In the short time I’ve spent on this board I must admit the extremity of many of my positions has calmed down a bit once I’ve found them–shall we say–unsupportable.
However, one thing that still seems to get my goat is the idea of rights. I’ve seen it asserted that people have a right to freedom of speech, a right education, a right to adequate health care, and so on.
Now, these are all fantastic topics in their own way and I’ve been in threads about them. But never on one about what rights themselves are.
For example, some have considered that rights are secured by the government; thus without a government we would have no rights. This removes freedom from coercion from the picture of rights since the rights themselves are enforcable; indeed, the only way to have this right be practiced is to not enforce it, which does, admittedly, make the right seem like a load of hot air.

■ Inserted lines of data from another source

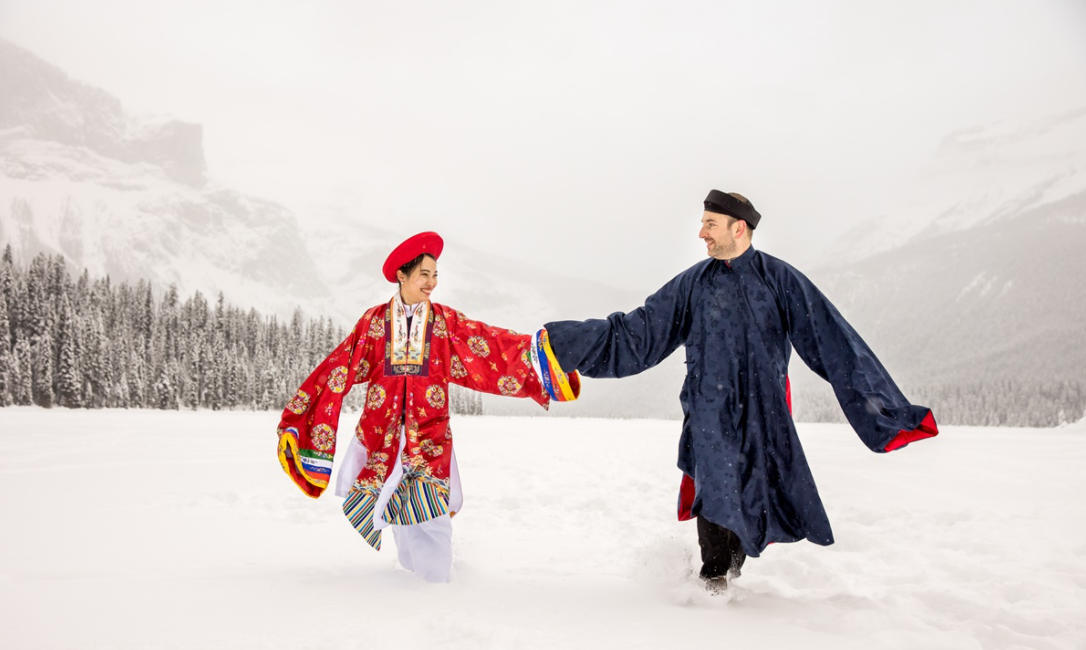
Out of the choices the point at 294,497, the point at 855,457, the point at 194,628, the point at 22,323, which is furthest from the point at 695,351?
the point at 22,323

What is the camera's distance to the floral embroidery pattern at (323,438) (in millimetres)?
4520

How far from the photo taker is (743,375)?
12.9ft

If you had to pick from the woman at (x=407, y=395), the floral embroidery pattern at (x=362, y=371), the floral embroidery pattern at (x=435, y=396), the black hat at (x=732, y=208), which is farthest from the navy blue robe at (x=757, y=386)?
the floral embroidery pattern at (x=362, y=371)

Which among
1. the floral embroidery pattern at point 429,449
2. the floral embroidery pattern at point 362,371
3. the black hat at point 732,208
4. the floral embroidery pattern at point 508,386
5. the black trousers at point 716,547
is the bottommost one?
the black trousers at point 716,547

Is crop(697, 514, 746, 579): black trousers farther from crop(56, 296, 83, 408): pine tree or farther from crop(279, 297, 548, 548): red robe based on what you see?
crop(56, 296, 83, 408): pine tree

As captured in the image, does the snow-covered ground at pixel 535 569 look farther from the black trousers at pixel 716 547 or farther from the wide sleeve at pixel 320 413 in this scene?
the wide sleeve at pixel 320 413

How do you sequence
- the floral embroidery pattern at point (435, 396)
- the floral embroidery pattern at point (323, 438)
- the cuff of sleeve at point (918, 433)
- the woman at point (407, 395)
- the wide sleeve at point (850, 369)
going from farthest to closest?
1. the floral embroidery pattern at point (323, 438)
2. the floral embroidery pattern at point (435, 396)
3. the woman at point (407, 395)
4. the wide sleeve at point (850, 369)
5. the cuff of sleeve at point (918, 433)

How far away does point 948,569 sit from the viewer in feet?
14.3

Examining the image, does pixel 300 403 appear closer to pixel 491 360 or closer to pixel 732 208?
pixel 491 360

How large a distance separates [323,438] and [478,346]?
1203 mm

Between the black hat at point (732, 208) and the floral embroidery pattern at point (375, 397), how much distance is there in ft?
7.87

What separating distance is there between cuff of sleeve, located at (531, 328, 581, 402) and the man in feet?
0.26

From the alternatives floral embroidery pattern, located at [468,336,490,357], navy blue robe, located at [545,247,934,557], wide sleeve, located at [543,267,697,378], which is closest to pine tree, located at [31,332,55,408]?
floral embroidery pattern, located at [468,336,490,357]

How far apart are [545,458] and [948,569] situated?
22.5ft
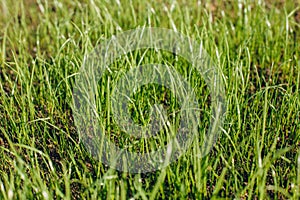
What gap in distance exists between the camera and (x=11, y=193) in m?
1.43

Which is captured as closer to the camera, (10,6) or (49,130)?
(49,130)

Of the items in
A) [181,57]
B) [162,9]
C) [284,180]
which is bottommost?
[284,180]

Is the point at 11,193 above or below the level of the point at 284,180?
above

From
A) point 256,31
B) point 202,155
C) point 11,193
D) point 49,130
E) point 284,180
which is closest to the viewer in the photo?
point 11,193

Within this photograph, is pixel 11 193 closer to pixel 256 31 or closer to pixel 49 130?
pixel 49 130

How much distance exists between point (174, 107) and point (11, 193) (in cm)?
85

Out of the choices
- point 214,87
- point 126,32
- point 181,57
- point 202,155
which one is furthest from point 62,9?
point 202,155

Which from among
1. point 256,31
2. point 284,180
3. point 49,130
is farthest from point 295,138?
point 49,130

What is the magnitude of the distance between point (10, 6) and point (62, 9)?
0.58 meters

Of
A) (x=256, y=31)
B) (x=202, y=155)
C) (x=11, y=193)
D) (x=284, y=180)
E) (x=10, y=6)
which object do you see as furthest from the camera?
(x=10, y=6)

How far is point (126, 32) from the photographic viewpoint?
271cm

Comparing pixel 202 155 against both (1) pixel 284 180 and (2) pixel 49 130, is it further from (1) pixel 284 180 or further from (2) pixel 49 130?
(2) pixel 49 130

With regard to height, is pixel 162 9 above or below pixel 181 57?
above

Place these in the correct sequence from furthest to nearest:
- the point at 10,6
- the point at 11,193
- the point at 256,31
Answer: the point at 10,6 → the point at 256,31 → the point at 11,193
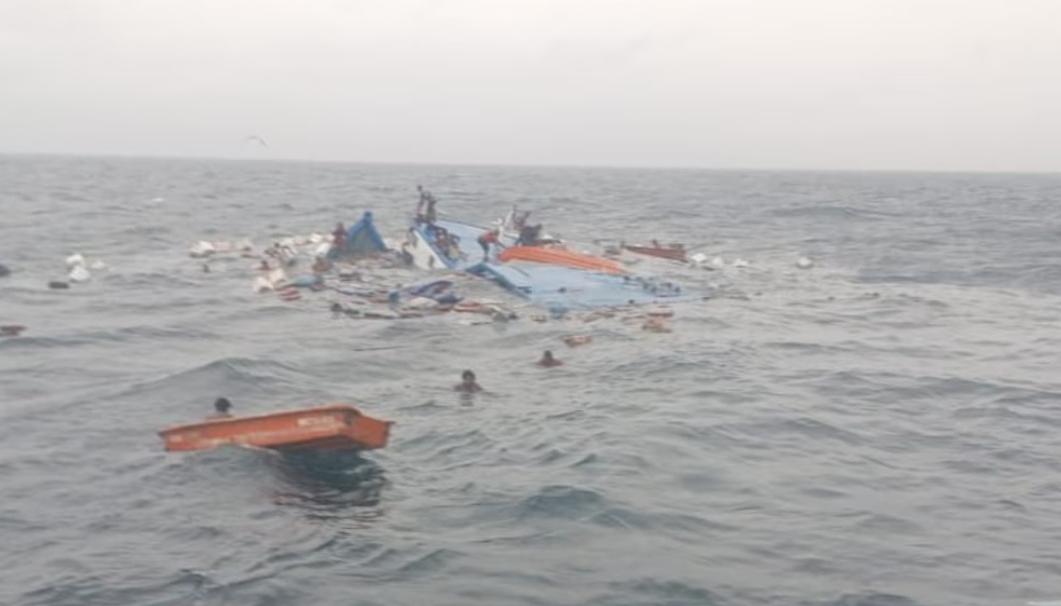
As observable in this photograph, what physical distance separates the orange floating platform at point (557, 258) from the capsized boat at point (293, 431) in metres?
20.9

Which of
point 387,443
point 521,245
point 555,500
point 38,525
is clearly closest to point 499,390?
point 387,443

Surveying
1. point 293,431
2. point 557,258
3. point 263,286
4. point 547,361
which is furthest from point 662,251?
point 293,431

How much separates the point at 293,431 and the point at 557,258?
21.9 m

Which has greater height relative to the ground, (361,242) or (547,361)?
(361,242)

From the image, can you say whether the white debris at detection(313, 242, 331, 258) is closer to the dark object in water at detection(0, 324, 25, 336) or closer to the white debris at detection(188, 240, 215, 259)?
the white debris at detection(188, 240, 215, 259)

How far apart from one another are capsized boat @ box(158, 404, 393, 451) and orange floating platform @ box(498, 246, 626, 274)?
20.9 meters

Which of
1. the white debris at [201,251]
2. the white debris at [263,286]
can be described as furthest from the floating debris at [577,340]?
the white debris at [201,251]

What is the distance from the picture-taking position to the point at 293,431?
14.6 m

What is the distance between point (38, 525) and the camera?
1336cm

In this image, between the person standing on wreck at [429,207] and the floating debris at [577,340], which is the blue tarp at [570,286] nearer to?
the person standing on wreck at [429,207]

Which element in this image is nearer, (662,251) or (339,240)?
(339,240)

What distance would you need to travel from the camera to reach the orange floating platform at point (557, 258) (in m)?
35.6

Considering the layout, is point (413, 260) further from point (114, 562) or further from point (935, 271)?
point (114, 562)

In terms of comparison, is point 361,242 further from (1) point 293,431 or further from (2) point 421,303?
(1) point 293,431
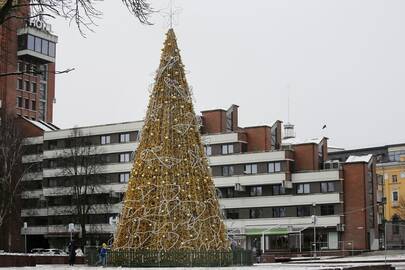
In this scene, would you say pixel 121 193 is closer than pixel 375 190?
No

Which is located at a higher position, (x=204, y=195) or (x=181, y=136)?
(x=181, y=136)

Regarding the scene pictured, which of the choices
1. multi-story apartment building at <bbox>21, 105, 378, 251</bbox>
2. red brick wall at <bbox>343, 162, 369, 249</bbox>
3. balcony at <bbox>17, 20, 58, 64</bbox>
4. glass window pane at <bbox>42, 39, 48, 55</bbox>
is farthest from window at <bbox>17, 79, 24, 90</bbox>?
red brick wall at <bbox>343, 162, 369, 249</bbox>

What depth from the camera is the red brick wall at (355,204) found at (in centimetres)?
7269

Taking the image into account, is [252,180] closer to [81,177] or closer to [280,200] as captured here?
[280,200]

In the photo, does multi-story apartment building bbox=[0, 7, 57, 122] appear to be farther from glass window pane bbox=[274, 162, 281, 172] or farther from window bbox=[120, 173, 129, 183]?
glass window pane bbox=[274, 162, 281, 172]

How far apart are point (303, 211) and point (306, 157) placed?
606cm

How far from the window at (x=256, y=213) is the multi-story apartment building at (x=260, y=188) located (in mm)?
111

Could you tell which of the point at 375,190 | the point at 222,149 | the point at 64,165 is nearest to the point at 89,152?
the point at 64,165

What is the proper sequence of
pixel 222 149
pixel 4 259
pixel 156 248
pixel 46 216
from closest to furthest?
pixel 156 248 → pixel 4 259 → pixel 222 149 → pixel 46 216

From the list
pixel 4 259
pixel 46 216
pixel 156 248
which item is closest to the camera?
pixel 156 248

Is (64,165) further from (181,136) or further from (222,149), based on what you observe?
(181,136)

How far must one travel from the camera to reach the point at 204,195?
101 feet

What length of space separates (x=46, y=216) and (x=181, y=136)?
60.0 m

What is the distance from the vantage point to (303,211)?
75.4 m
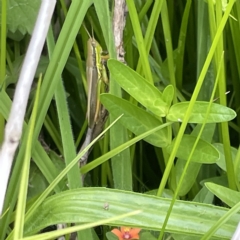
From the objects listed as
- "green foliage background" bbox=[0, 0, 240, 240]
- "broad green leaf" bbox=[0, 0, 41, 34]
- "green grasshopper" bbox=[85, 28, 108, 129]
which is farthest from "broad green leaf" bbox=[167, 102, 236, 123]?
"broad green leaf" bbox=[0, 0, 41, 34]

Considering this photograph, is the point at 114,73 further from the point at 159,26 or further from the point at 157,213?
the point at 159,26

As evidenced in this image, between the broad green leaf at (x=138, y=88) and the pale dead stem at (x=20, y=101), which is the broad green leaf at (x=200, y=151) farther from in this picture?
the pale dead stem at (x=20, y=101)

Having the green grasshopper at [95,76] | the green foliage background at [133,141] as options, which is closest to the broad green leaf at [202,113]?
the green foliage background at [133,141]

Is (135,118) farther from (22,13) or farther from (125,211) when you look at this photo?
(22,13)

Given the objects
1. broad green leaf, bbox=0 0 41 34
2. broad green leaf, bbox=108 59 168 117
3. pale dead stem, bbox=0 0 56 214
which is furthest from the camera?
broad green leaf, bbox=0 0 41 34

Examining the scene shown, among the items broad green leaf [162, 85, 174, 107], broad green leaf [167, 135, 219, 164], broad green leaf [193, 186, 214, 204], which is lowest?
broad green leaf [193, 186, 214, 204]

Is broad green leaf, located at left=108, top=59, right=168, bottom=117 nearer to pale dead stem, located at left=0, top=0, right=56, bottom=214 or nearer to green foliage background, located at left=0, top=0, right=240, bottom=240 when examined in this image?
green foliage background, located at left=0, top=0, right=240, bottom=240

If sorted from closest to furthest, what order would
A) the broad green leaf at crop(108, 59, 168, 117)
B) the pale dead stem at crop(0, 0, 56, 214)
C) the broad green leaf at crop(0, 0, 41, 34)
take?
the pale dead stem at crop(0, 0, 56, 214), the broad green leaf at crop(108, 59, 168, 117), the broad green leaf at crop(0, 0, 41, 34)
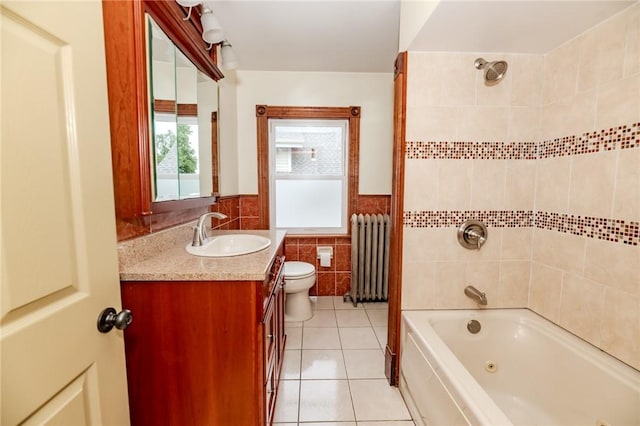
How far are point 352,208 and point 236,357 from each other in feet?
6.68

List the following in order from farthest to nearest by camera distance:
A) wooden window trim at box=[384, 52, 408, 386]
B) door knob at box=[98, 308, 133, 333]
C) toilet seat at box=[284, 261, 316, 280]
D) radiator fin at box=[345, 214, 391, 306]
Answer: radiator fin at box=[345, 214, 391, 306], toilet seat at box=[284, 261, 316, 280], wooden window trim at box=[384, 52, 408, 386], door knob at box=[98, 308, 133, 333]

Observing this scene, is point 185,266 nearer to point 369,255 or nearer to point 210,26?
point 210,26

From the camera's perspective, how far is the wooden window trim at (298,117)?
2.81m

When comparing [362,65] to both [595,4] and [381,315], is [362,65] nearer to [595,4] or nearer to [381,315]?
[595,4]

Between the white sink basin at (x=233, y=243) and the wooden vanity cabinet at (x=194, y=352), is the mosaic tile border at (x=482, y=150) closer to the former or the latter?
the white sink basin at (x=233, y=243)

Rights, as they seems to be implicitly defined, belong to a man (or woman, just wanna keep pronouns straight) upon birth. My virtue of merely being born you have these rights.
Can we really consider education to be a right in any sort of free society? How does this not make other people your, at least partial, slave? The right to health care? That is, this isn’t something that is merely forced anymore but provided. I am not prepared to consider something that must be created a right.
Again, I don’t want to discuss the finer aspects of health care or education as a social structure or even obligation or practical matter, but as a right.
How can something that must be provided for by other people be considered a right? Or, can anything be considered a right under my definition?